Nel 1971, alle interferenze di Radio GAP, che rivendicano le iniziative armate delle Squadre d’Azione Partigiana (6-2-71; 19-2-71) si aggiungono i sabotaggi di impianti industriali:
– deposito di prodotti finiti ed elettrodomestici della IGNIS (Genova (-2-71);
– deposito costiero della raffineria Garrone (Arquata Scrivia (AL) 18-2-71).
Nelle rivendicazioni, il Gruppo XXII Ottobre attribuisce agli industriali colpiti il ruolo di finanziatori dei fascisti e delle trame golpiste.

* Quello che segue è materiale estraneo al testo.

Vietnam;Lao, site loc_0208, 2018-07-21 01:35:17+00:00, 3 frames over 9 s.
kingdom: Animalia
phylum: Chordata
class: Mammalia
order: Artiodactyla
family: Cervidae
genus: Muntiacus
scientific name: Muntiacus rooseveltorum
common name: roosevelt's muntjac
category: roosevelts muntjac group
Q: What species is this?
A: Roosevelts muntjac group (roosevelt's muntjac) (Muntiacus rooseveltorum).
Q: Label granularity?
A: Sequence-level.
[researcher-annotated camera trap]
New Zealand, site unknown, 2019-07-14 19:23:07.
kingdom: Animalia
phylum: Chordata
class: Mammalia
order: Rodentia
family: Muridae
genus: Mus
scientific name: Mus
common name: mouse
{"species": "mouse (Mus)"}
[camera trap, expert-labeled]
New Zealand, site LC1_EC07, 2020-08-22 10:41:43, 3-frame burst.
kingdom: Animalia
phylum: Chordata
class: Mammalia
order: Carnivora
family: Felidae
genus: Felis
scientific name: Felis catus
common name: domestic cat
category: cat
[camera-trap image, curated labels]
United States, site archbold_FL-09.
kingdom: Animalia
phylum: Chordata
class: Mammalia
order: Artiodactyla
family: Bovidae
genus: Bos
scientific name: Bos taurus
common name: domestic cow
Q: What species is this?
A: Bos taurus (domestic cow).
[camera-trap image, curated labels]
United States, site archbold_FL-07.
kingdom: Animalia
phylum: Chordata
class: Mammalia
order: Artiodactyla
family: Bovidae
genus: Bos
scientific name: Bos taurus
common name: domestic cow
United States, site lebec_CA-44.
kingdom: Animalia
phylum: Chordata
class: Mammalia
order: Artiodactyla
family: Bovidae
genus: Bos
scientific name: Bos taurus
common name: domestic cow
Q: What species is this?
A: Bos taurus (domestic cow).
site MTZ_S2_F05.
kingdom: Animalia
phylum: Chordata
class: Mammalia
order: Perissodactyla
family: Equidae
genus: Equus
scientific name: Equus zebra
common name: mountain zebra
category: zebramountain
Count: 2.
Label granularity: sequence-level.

L’ultima azione è la tentata rapina a un portavalori dell’Istituto autonomo case popolari. Rapina che si risolve con la morte del fattorino Stefano Floris e la cattura di un dirigente del gruppo (Genova 26-3-71).
Successivamente, alcuni militanti del Gruppo XXII Ottobre trovano un appoggio solidaristico dai Gruppi d’Azione Partigiana. Altri, invece, dopo una latitanza più o meno breve vengono arrestati.

Durante il processo di primo grado (ottobre 1972) Radio GAP trasmette un comunicato di solidarietà “ai compagni del XXII ottobre”. Con un registratore, montato su un traliccio, poco fuori le mura del carcere di Genova.
Il processo contro il Gruppo XXII Ottobre rivela la presenza nel gruppo armato anche di personaggi ambigui. Sono due inquisiti per il sequestro Gadolla e la rapina allo IACP, Adolfo Sanguineti e Gianfranco Astara, legati alla malavita genovese e Diego Vandelli, 44 anni, con un passato di fascista.
Nel 1974 le Brigate Rosse, con il sequestro di Mario Sossi reagiscono a questa campagna di criminalizzazione. Riaffermano l’internità al processo rivoluzionario di otto militanti, dei quali chiedono anche la liberazione.
In carcere, negli anni successivi, alcuni militanti di questa formazione confluiscono nelle Brigate Rosse.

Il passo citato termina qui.